■ WHAT THE TASK REQUIRES:
Your output must consist solely of the lines from the one containing "From [212,290] |" through the end of the records, reproduced exactly.

■ EXERCISE DATA:
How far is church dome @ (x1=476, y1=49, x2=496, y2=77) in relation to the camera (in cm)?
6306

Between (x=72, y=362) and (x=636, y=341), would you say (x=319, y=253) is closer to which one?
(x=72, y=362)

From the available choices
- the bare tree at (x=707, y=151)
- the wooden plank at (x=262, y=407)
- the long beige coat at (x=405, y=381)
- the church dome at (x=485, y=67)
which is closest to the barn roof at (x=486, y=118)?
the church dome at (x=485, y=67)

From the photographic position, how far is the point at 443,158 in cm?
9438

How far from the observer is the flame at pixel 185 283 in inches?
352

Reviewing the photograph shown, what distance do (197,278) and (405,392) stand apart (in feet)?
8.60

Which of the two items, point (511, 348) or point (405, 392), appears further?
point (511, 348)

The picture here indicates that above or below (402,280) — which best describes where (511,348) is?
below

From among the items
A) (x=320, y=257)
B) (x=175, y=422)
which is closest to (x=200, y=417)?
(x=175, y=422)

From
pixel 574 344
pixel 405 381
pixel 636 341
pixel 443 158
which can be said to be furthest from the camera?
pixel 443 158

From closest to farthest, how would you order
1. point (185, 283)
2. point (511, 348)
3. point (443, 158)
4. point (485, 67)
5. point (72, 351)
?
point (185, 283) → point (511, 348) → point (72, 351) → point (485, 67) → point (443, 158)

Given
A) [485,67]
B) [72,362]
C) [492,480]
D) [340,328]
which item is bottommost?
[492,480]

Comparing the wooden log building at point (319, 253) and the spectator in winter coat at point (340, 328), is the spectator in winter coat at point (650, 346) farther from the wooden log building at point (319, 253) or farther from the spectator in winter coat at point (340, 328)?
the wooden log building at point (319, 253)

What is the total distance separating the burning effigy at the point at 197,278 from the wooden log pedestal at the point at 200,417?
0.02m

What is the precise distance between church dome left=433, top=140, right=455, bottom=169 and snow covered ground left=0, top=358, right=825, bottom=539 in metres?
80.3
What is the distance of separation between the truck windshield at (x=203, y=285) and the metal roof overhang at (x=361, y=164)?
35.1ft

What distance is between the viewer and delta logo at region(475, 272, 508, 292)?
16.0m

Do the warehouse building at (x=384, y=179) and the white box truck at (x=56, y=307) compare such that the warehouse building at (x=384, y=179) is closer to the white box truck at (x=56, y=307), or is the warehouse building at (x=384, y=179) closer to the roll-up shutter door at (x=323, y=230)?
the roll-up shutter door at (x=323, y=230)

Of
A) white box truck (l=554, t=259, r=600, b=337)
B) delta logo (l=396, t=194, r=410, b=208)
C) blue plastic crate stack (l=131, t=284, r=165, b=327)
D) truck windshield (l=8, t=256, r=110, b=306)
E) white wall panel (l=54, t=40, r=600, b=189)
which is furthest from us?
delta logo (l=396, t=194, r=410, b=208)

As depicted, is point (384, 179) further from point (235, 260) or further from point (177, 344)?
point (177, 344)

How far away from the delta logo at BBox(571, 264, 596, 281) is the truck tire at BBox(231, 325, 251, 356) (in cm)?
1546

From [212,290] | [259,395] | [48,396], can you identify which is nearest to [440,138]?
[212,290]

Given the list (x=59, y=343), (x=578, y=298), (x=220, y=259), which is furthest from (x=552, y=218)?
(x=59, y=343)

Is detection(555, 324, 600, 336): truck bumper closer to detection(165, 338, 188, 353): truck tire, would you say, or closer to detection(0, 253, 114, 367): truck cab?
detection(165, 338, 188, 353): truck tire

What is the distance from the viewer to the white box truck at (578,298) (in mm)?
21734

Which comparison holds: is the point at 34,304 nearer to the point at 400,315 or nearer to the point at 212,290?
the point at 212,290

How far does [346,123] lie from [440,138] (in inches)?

■ ANSWER TO THIS EXERCISE:
From [212,290] | [259,395] | [48,396], can you identify which is nearest to [440,138]?
[212,290]

Given the list (x=59, y=343), (x=578, y=298), (x=220, y=259), which is furthest from (x=552, y=218)?
(x=59, y=343)

Is detection(555, 324, 600, 336): truck bumper closer to detection(165, 338, 188, 353): truck tire, would you say, or closer to detection(0, 253, 114, 367): truck cab?
detection(165, 338, 188, 353): truck tire

What is the distance from the viewer to the white box truck at (578,298) (in mm)?
21734

Which comparison holds: is the point at 34,304 nearer to the point at 400,315 or nearer to the point at 212,290?
the point at 212,290

How far does [346,123] lie from [440,138] (in inches)?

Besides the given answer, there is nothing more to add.